- _Assignment_: Please copy the lines below, swapping "Movie" for "Film" wherever it occurs and leaving everything else unchanged.

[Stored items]
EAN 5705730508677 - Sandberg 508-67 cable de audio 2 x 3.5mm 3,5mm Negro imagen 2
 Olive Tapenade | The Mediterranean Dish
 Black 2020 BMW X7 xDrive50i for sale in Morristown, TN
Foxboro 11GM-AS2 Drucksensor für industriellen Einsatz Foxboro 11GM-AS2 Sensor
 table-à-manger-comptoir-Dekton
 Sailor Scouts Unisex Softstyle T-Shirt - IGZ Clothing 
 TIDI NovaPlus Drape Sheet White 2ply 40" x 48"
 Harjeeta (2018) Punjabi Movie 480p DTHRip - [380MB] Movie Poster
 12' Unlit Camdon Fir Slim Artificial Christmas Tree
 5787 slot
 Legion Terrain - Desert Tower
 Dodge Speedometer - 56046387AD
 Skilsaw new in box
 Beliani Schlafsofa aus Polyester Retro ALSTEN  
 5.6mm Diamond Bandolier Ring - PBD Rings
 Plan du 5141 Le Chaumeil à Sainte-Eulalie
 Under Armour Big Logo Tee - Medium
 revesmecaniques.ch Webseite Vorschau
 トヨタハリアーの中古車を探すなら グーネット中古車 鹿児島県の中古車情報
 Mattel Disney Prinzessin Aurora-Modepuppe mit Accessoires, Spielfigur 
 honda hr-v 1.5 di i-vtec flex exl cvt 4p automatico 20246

- _Answer space_:
EAN 5705730508677 - Sandberg 508-67 cable de audio 2 x 3.5mm 3,5mm Negro imagen 2
 Olive Tapenade | The Mediterranean Dish
 Black 2020 BMW X7 xDrive50i for sale in Morristown, TN
Foxboro 11GM-AS2 Drucksensor für industriellen Einsatz Foxboro 11GM-AS2 Sensor
 table-à-manger-comptoir-Dekton
 Sailor Scouts Unisex Softstyle T-Shirt - IGZ Clothing 
 TIDI NovaPlus Drape Sheet White 2ply 40" x 48"
 Harjeeta (2018) Punjabi Film 480p DTHRip - [380MB] Film Poster
 12' Unlit Camdon Fir Slim Artificial Christmas Tree
 5787 slot
 Legion Terrain - Desert Tower
 Dodge Speedometer - 56046387AD
 Skilsaw new in box
 Beliani Schlafsofa aus Polyester Retro ALSTEN  
 5.6mm Diamond Bandolier Ring - PBD Rings
 Plan du 5141 Le Chaumeil à Sainte-Eulalie
 Under Armour Big Logo Tee - Medium
 revesmecaniques.ch Webseite Vorschau
 トヨタハリアーの中古車を探すなら グーネット中古車 鹿児島県の中古車情報
 Mattel Disney Prinzessin Aurora-Modepuppe mit Accessoires, Spielfigur 
 honda hr-v 1.5 di i-vtec flex exl cvt 4p automatico 20246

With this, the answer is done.